How close were your models’ true prediction error to the values you estimated in the previous section when you ran resamples()
?
# Model optimization with Regression
# Step 0: Load packages-----------
library(tidyverse) # Load tidyverse for dplyr and tidyr
library(caret) # For ML mastery
library(partykit) # For decision trees
library(party) # For decision trees
# Step 1: Load, clean, and explore data ----------------------
# training data
data_train <- read_csv("1_Data/diamonds_train.csv")
# test data
data_test <- read_csv("1_Data/diamonds_test.csv")
# Convert all characters to factor
# Some ML models require factors
data_train <- data_train %>%
mutate_if(is.character, factor)
data_test <- data_test %>%
mutate_if(is.character, factor)
# Explore training data
data_train # Print the dataset
View(data_train) # Open in a new spreadsheet-like window
dim(data_train) # Print dimensions
names(data_train) # Print the names
# Define criterion_train
# We'll use this later to evaluate model accuracy
criterion_train <- data_train$price
criterion_test <- data_test$price
# Step 2: Define training control parameters -------------
# Use 10-fold cross validation
ctrl_cv <- trainControl(method = "cv",
number = 10)
# Step 3: Train models: -----------------------------
# Criterion: hwy
# Features: year, cyl, displ
# Normal Regression --------------------------
price_glm <- train(form = price ~ carat + depth + table + x + y,
data = data_train,
method = "glm",
trControl = ctrl_cv)
# Print key results
price_glm
# RMSE Rsquared MAE
# 1506 0.86 921
# Coefficients
coef(price_glm$finalModel)
# (Intercept) carat depth table x y
# 21464.9 11040.4 -215.6 -94.2 -3681.6 2358.9
# Lasso --------------------------
# Vector of lambda values to try
lambda_vec <- 10 ^ seq(-3, 3, length = 100)
price_lasso <- train(form = price ~ carat + depth + table + x + y,
data = data_train,
method = "glmnet",
trControl = ctrl_cv,
preProcess = c("center", "scale"), # Standardise
tuneGrid = expand.grid(alpha = 1, # Lasso
lambda = lambda_vec))
# Print key results
price_lasso
# glmnet
#
# 5000 samples
# 5 predictor
#
# Pre-processing: centered (5), scaled (5)

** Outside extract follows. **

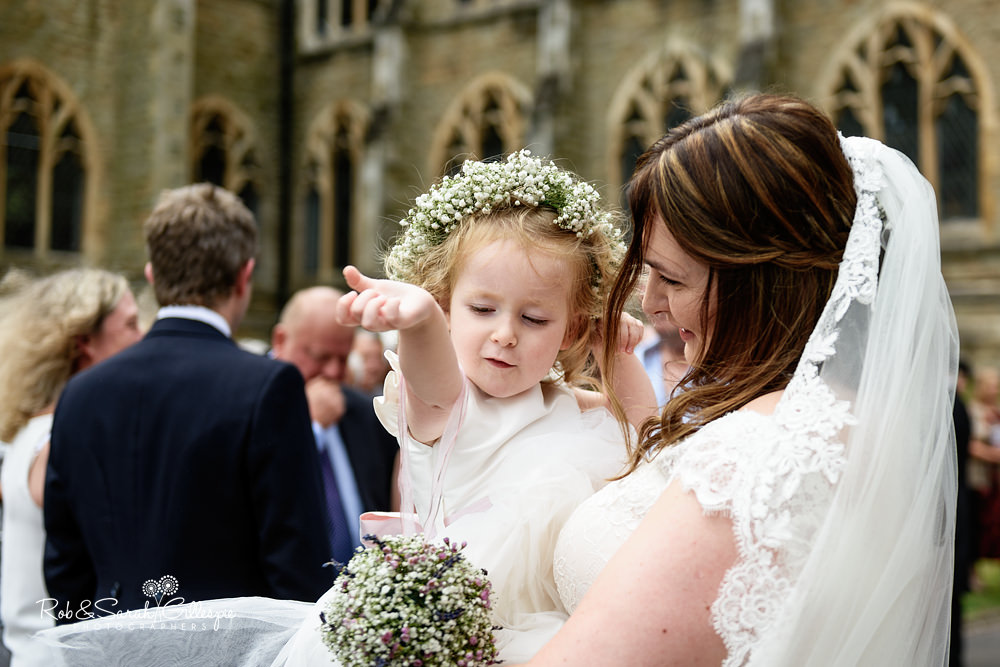 Wedding guests throw confetti and congratulate bride and groom at Malvern College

# Resampling: Cross-Validated (10 fold)
# Summary of sample sizes: 4500, 4500, 4500, 4500, 4500, 4500, ...
# Resampling results across tuning parameters:
#
# lambda RMSE Rsquared MAE
# 1.00e-03 1509 0.858 918
# 1.15e-03 1509 0.858 918
# 1.32e-03 1509 0.858 918
# 1.52e-03 1509 0.858 918
# Plot regularisation parameter versus error
plot(price_lasso)
# Print best regularisation parameter
price_lasso$bestTune$lambda
# Get coefficients from best lambda value
coef(price_lasso$finalModel,
price_lasso$bestTune$lambda)
# 6 x 1 sparse Matrix of class "dgCMatrix"
# 1
# (Intercept) 4001
# carat 5179
# depth -300
# table -213
# x -3222
# y 1755
# Ridge --------------------------
# Vector of lambda values to try
lambda_vec <- 10 ^ seq(-3, 3, length = 100)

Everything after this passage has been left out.